< 撮影機材 Hasselblad X2D 100C Hasselblad XCD 135mm f2.8 >
ここは・・・陸なのか、海なのか、雲なのか・・
正解は霧の朝の相模湾
お天気はさほど悪くはないはずなのに、海霧のせいで、とうに昇ったはずの太陽は姿を見せず、
波間に浮かぶ定置網がオブジェのように漂っていた。
相模湾の冷え込んだ朝に、深い霧が出ることはあまり知られていない。
相模湾は、富山湾、駿河湾とともに日本三大深湾と呼ばれ、深いところでは1000m以上の水深がある。
特に小田原以西では岸から少し離れるだけで急速に水深が落ち込んでいる。
その水深250m~1000m付近の深層部には親潮系の冷たい海水が流れ込んいるが、表層部には常に暖かい黒潮の海水が流れている。

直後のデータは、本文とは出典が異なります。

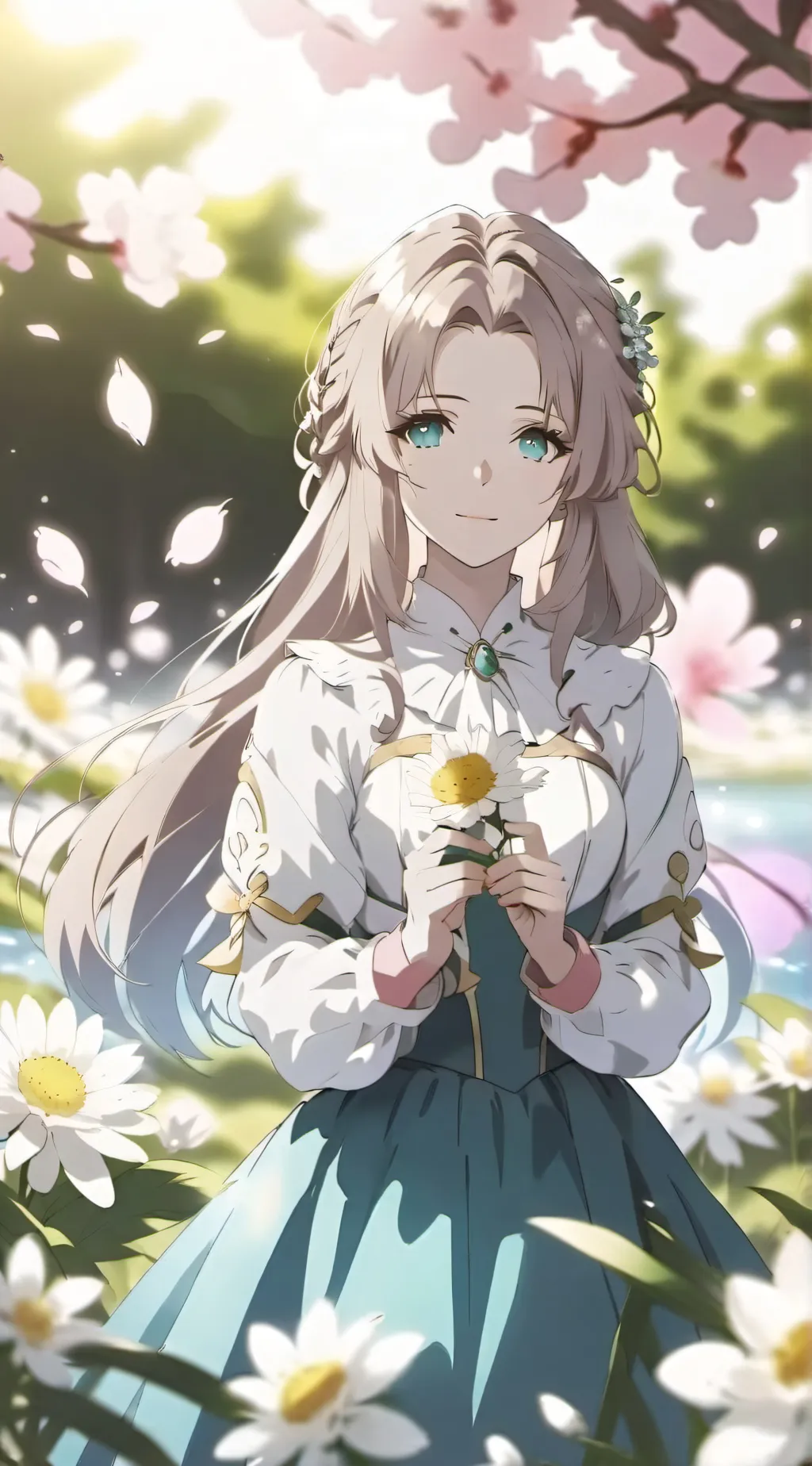 ai character: SKZ background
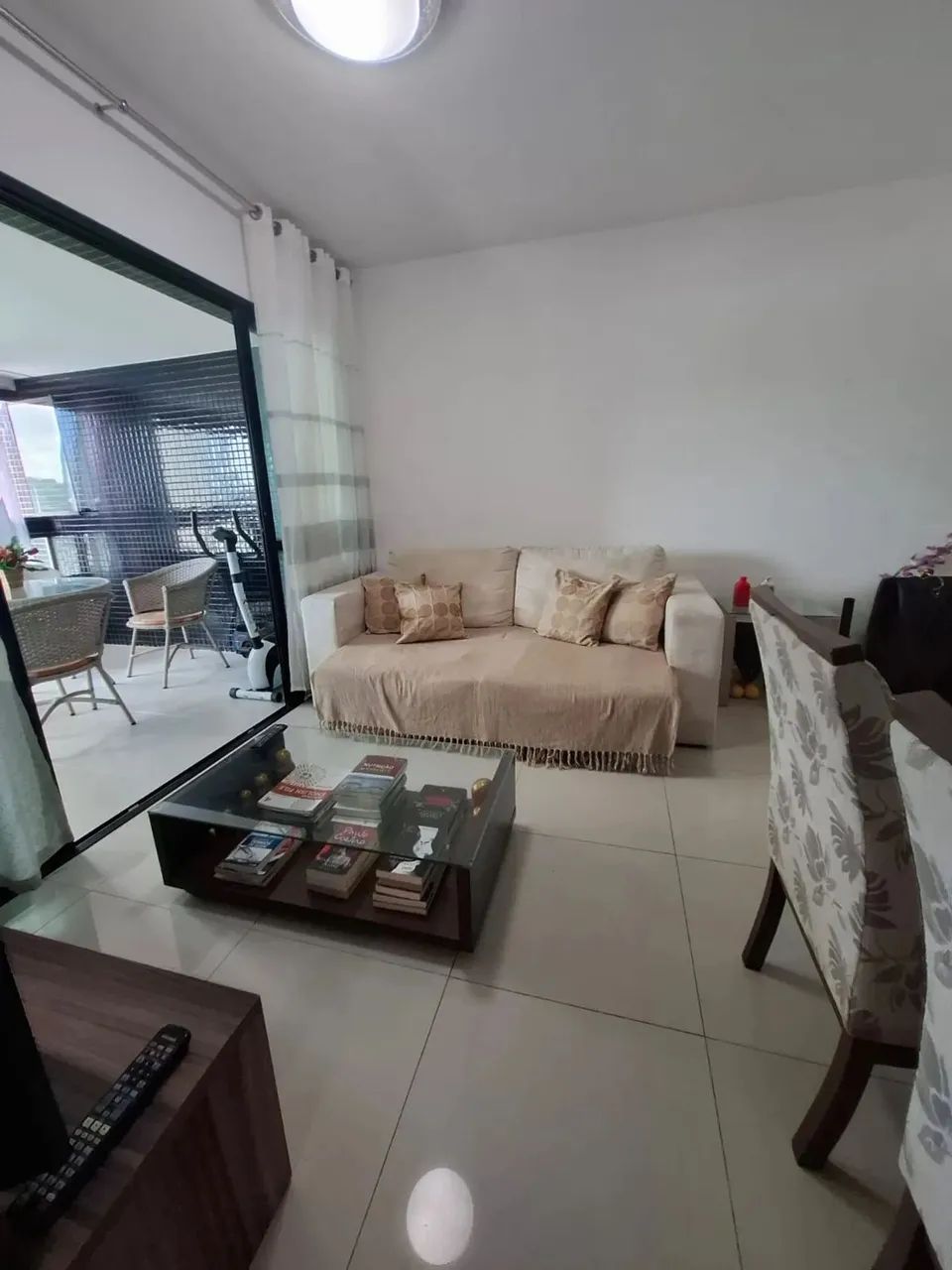 Manhattan Tribeca 3/4 com suíte - Foto 6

二つの海流は決して混じり合わないので、この二重構造の潮の流れのおかげで、真冬でも湾の中の海面の温度が常に暖かい状態に保たれているのだ。
海面の海水温は、真冬でも17℃以下になることは滅多にない。
晩秋から早春の早朝、気温がぐっと下がって海水との温度差が15度以上になると、水面から蒸発した水蒸気が冷やされて霧が出る。
いわゆる「気嵐」と呼ばれる蒸気霧だが、もともとの海水温が高いのでそれほど寒くなくても霧が出る。
だから、富山湾の「けあらし」のように厳しい表情にはならないし、お天気が良くて冷え込みの大きい朝に霧が出やすいということもあって、海はいつも穏やかな優しい霧に包まれる。
澄み渡った水平線から昇る太陽も神々しいけれど、こんな風に薄ぼんやりと明けていく朝もまた美しい。